AutoAlign first achieves predicate alignment by constructing a Predicate-Proximity Graph. This graph captures the similarity between predicates in two Knowledge Graphs using a Large Language Model. The specific steps are as follows:

  1. Construction of the Predicate-Proximity Graph: Each triple in the Knowledge Graph is transformed by replacing the head and tail entities with their corresponding types, creating a graph representing entity-type relationships. For example, the triple “〈dbp:kromsdorf, dbp:located_in, dbp:germany〉” is transformed into “〈village, dbp:located_in, country〉”.

  2. Automatic Alignment of Entity Types: Large Language Models (like ChatGPT and Claude) are used to automatically align the entity types in the two Knowledge Graphs. For instance, relevant prompts are input to Claude to automatically obtain similar type pairs from both Knowledge Graphs.

  3. Module Learning: A target function is defined and optimized to learn predicate embeddings, making similar predicates in different Knowledge Graphs have similar representations in the vector space. This process employs two aggregation methods: weighted sum and attention-mechanism-based functions. The attention-mechanism-based method performs better in experiments.

Entity Alignment Module

After predicate alignment, AutoAlign achieves entity alignment through the following steps:

  1. Independent Computation of Entity Embeddings: The TransE algorithm is used to compute entity embeddings in each Knowledge Graph separately.
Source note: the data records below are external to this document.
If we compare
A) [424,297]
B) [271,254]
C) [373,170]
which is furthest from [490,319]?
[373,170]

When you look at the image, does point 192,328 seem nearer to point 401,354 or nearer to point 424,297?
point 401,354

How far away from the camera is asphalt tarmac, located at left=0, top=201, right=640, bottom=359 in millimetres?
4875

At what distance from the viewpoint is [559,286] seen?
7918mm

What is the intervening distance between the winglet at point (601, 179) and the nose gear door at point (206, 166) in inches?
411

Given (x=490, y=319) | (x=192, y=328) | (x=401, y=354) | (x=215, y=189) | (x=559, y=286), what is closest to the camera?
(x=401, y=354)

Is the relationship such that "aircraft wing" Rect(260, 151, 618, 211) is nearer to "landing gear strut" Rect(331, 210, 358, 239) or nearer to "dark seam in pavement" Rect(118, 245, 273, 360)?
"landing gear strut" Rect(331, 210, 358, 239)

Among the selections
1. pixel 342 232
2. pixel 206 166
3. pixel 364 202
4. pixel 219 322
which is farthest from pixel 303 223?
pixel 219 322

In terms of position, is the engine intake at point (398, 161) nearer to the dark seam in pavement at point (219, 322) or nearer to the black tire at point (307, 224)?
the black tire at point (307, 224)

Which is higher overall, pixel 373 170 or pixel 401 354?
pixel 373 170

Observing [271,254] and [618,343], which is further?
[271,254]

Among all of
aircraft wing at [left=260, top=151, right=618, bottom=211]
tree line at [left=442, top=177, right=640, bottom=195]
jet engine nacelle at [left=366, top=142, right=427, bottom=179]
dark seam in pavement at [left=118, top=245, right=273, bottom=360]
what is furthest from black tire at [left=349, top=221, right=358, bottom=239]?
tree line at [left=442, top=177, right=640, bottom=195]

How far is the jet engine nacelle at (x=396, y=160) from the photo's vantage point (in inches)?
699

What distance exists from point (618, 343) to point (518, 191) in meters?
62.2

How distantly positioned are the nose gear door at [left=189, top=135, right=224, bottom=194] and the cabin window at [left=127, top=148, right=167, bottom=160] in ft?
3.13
  2. Joint Learning: By calculating the similarity based on entity attributes, the entity embeddings from both Knowledge Graphs are transferred to a unified vector space. Specifically, attribute embeddings are based on the textual content of attribute values, bringing similar attributes closer in the vector space.

  3. Entity Alignment: Finally, the similarity between all entity pairs is calculated in the unified embedding space obtained through joint learning. A threshold is set to filter out non-similar entity pairs, achieving entity alignment.

Main Flow Overview

To achieve embedded Knowledge Graph alignment, AutoAlign first merges the two Knowledge Graphs in their original forms and generates predicate-proximity triples and attribute triples. AutoAlign then obtains unified predicate, structure, and attribute embeddings. After acquiring entity embeddings, the entity alignment module determines entity pairs whose similarity exceeds a threshold, ultimately achieving entity alignment.

Experimental Results

AutoAlign underwent comprehensive experimental validation on multiple real-world Knowledge Graph datasets, demonstrating its superior accuracy in entity alignment compared to state-of-the-art methods.

  1. Entity Alignment Performance: AutoAlign outperformed existing methods like MultiKE and AttrE in terms of Hits@10 performance. For instance, AutoAlign exceeded the best baseline method by 10.65% in Hits@10 on the dw-nb dataset.

  2. Impact of Embedding Modules: Ablation experiments assessed the independent contributions of the structure embedding and attribute embedding modules, showing that using attribute embedding significantly improved alignment accuracy.

  3. Advantages of Using Large Language Models: AutoAlign harnesses Large Language Models for fully automated entity type and predicate alignment, achieving higher levels of automation and accuracy compared to manual intervention methods.

Conclusion and Future Work

AutoAlign demonstrates the potential of Large Language Models in enhancing Knowledge Graph alignment performance, reducing manual work, and leveraging the knowledge stored in large models for efficient Knowledge Graph alignment. Future research can explore the application of Large Language Model-driven Knowledge Graph alignment methods in more graph or hypergraph-based study areas, such as aligning feature graphs or regional graphs in recommendation systems, thus enriching their representation capabilities.

Through this research, AutoAlign provides a feasible pathway for fully automated and efficient Knowledge Graph alignment, offering new insights for academic research and advanced technical support for data integration and knowledge discovery in practical applications.